For now, though, it doesn’t look as if that opposition will include a legislative response.
In congressional hearings this week, lawmakers expressed concern over whether an appropriate cost-benefit analysis has been conducted on how the rule would impact retirement savings.

The agency holds that extending the standard would better protect workers and retirees. Opponents contend that it would raise liability costs and force broker-dealers to abandon the individual retirement account market, leaving smaller investors without investment advice.

This week after a House Education and Workforce subcommittee hearing, Phyllis Borzi, assistant secretary of labor and head of the Employee Benefits Security Administration, said that the agency is going to continue to press ahead with its goal of promulgating a final rule by the end of the year.

She also said the agency will provide a cost-benefit analysis when the regulation goes final. Last week, a Securities and Exchange Commission rule on proxy voting was overturned by the District of Columbia Court of Appeals because the court said the agency failed to provide a cost-benefit justification.

For now, Congress will rely on moral suasion to slow down the Labor rule.

“Everybody wants to take the foot off the gas,” said Rep. Phil Roe, R-Tennessee, chairman of the subcommittee. “The end of the year is far too soon.”

But he acknowledged that the ball is in Labor’s court, saying that Congress is pushing back by holding hearings and applying pressure.

“We could do legislation,” Roe said. “I don’t think it’s come to that point.”
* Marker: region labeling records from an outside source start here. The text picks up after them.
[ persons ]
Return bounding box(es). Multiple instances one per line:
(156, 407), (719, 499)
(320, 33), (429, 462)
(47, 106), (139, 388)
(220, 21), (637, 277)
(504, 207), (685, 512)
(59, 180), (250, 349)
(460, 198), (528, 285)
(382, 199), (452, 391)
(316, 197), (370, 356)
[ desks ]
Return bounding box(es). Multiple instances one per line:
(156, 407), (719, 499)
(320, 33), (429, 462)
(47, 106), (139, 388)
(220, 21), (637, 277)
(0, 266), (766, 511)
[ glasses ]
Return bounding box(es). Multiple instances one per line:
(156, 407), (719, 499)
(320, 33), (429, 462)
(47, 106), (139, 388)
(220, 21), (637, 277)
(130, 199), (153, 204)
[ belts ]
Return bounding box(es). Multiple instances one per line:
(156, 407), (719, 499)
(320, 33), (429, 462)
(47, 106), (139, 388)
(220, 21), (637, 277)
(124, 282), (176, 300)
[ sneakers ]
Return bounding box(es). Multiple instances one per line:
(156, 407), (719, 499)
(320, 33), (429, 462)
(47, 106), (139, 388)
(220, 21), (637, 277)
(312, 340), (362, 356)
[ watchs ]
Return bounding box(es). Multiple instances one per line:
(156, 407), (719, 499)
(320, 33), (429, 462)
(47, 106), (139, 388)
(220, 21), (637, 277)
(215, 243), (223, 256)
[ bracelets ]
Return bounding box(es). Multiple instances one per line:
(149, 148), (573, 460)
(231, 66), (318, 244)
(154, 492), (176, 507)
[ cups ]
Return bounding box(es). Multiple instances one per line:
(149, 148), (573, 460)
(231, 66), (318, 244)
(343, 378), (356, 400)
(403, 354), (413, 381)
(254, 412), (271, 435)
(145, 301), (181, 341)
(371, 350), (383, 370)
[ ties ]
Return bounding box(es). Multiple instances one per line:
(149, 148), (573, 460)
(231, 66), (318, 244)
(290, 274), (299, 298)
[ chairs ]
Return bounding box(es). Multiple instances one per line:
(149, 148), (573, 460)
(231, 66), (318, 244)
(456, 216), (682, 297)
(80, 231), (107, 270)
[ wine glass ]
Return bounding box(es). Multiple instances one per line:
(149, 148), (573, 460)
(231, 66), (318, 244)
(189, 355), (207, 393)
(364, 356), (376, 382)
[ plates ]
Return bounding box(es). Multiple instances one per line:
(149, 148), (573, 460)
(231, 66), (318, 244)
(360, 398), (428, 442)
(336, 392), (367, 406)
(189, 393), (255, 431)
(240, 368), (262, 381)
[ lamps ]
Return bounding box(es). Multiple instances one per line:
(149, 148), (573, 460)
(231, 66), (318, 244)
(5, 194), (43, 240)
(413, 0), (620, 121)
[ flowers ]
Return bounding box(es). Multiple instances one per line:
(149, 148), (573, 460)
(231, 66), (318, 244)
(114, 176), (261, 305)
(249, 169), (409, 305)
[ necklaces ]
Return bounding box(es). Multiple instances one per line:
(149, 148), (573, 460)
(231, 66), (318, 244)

A Democrat from the other party and the other side of Capitol Hill echoed that sentiment in an appearance July 27 at a Washington event of the Financial Services Roundtable.

Sen. Kay Hagan, D-North Carolina, a member of the Senate Banking Committee, said she is concerned that the Labor rule would conflict with a fiduciary-duty rule for retail investment advice that the SEC said it will propose sometime this fall.

“You can’t have two different definitions on the SEC and the Department of Labor, and still be able to provide the working people the services they need,” Hagan said.

She said that she will soon meet with Borzi and Secretary of Labor Hilda Solis about the issue. She is not inclined to address it through legislation.

“Let us work it,” she said. “We’ll see what we can do.”

At the July 26 hearing, Borzi said that her agency and the SEC are coordinating their rule-making and that the fiduciary standards will not be in conflict, in part because Labor is addressing retirement law, and the SEC is focusing on securities law.

The topic came up again July 28 at a House Financial Services subcommittee hearing on the insurance industry.

Gary Hughes, executive vice president and general counsel at the American Council of Life Insurers, said that the rule puts the IRA market at risk.

“It’s going to drive up the costs of valuable advice to plan participants and IRA holders,” Hughes said.

In an interview after the hearing, he said that his organization’s member companies may make an administrative challenge to the final regulation.

“There was never any justification for the change to the rule,” Hughes said.

On July 26, Borzi maintained that the 35-year-old retirement law needs to be updated to reflect the seismic changes to retirement savings plans over the past generation. She said that workers and retirees deserved to have advice that is in their best interests.

She also pointed out that the Labor Department rule will still allow broker dealers to earn commissions on securities, mutual funds, insurance products and annuities, and act as a seller without becoming a fiduciary. She said that the broker-dealer community “misunderstood” the proposed rule.

On July 28, the American Society of Pension Professionals and Actuaries put out a statement clarifying that it supports updating the retirement law fiduciary rule as long as IRAs are exempt.

“We commend the DOL for attempting to address the issue; however, we believe individual retirement accounts should not be regulated by the department without an effective means to enforce them,” said Brian Graff, the society’s executive director and chief executive.